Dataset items
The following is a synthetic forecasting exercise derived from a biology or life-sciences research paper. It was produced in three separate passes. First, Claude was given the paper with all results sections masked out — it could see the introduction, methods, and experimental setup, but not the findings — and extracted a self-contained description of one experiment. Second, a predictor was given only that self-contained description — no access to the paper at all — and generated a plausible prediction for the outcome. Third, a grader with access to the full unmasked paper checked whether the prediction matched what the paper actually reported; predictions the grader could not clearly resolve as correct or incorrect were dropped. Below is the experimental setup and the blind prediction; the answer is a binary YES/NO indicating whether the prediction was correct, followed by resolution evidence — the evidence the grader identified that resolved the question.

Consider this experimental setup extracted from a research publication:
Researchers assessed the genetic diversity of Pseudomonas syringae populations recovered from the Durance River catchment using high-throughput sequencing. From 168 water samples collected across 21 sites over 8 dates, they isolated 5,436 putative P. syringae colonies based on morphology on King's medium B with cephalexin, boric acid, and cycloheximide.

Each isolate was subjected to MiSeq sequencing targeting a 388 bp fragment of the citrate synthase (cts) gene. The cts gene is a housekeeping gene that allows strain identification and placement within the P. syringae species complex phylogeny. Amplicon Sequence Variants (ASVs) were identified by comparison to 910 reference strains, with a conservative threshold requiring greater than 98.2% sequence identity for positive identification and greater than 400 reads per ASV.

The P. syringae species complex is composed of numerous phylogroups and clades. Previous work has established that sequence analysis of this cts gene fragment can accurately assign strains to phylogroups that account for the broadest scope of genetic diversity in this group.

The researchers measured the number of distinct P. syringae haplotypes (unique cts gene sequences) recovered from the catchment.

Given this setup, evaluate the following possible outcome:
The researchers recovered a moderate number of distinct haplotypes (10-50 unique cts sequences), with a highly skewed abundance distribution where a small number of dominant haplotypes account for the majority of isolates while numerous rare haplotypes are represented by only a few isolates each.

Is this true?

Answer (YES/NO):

▶ _Work to complete_
Reproduce every line in the records above that contains the word "unique".

▶ _Answer for this exercise_
The researchers measured the number of distinct P. syringae haplotypes (unique cts gene sequences) recovered from the catchment.
The researchers recovered a moderate number of distinct haplotypes (10-50 unique cts sequences), with a highly skewed abundance distribution where a small number of dominant haplotypes account for the majority of isolates while numerous rare haplotypes are represented by only a few isolates each.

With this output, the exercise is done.